Copy the lines of the records below word for word, from the line containing "As illustrated in this image, among these —" through the end of the records.
Start Information provided
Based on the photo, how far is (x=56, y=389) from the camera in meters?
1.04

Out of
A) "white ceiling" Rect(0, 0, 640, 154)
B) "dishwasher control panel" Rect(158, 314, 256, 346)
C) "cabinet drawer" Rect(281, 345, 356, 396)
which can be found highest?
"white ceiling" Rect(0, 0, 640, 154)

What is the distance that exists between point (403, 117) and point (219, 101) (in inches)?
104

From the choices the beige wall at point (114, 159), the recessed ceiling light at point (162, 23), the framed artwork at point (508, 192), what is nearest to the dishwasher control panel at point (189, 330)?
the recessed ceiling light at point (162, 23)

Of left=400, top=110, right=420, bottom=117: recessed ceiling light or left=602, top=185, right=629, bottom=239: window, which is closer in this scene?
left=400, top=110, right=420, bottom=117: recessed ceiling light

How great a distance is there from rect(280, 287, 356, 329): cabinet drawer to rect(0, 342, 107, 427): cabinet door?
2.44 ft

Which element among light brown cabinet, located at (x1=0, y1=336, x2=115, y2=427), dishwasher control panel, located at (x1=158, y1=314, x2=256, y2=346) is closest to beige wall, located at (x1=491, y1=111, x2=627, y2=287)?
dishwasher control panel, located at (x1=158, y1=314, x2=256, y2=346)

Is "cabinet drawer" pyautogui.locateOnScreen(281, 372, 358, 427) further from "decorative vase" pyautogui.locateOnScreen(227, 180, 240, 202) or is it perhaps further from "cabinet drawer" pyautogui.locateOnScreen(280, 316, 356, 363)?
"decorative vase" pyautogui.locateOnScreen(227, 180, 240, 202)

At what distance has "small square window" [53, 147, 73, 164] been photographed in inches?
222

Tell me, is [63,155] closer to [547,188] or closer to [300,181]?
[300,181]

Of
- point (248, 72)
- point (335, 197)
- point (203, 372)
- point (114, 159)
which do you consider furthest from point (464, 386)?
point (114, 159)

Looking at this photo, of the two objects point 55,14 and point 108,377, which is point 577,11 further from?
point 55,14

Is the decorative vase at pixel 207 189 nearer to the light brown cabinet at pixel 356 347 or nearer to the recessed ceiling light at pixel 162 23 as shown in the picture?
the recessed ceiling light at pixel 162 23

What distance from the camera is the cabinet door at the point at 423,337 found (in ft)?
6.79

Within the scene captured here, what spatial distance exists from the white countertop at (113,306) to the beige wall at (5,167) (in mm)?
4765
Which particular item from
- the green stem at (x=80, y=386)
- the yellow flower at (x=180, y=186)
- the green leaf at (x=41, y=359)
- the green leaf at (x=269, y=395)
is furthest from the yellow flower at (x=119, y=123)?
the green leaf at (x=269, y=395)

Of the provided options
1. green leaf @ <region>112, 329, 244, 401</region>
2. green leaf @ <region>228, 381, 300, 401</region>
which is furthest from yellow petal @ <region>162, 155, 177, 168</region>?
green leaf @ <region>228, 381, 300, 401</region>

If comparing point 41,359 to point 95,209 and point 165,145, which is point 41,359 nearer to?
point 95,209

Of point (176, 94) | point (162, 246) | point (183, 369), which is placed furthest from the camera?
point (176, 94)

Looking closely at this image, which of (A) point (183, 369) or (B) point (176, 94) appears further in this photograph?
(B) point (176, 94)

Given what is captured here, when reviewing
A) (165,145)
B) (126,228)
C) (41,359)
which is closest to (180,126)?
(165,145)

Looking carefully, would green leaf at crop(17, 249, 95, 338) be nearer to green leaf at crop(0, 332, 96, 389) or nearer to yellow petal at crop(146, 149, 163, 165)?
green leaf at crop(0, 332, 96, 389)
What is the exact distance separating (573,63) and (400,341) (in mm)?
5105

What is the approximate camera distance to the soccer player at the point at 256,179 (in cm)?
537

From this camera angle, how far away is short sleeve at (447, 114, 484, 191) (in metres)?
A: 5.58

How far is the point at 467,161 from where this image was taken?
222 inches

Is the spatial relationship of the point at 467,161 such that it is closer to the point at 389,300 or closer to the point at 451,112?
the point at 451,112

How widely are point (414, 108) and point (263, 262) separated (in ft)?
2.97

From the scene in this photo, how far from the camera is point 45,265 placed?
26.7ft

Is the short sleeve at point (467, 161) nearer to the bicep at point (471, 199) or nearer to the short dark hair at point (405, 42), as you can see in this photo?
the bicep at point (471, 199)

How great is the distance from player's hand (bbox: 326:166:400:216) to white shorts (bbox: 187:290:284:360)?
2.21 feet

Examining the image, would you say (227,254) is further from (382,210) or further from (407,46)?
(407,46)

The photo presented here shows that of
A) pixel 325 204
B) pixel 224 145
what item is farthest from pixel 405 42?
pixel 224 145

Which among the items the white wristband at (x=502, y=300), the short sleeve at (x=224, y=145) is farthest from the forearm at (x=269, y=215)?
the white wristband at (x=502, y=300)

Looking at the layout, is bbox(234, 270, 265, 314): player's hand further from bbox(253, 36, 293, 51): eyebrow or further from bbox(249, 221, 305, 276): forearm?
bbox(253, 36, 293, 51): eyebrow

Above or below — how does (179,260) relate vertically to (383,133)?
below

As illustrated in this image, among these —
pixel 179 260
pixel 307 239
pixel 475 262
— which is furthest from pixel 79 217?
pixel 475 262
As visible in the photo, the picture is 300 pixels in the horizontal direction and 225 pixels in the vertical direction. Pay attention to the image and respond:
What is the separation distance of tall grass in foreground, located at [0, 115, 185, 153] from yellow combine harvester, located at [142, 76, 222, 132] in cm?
End Information provided
> [Written answer]:
As illustrated in this image, among these —
pixel 179 260
pixel 307 239
pixel 475 262
— which is furthest from pixel 79 217?
pixel 475 262
As visible in the photo, the picture is 300 pixels in the horizontal direction and 225 pixels in the vertical direction. Pay attention to the image and respond:
What is the separation distance of tall grass in foreground, located at [0, 115, 185, 153] from yellow combine harvester, located at [142, 76, 222, 132] in cm?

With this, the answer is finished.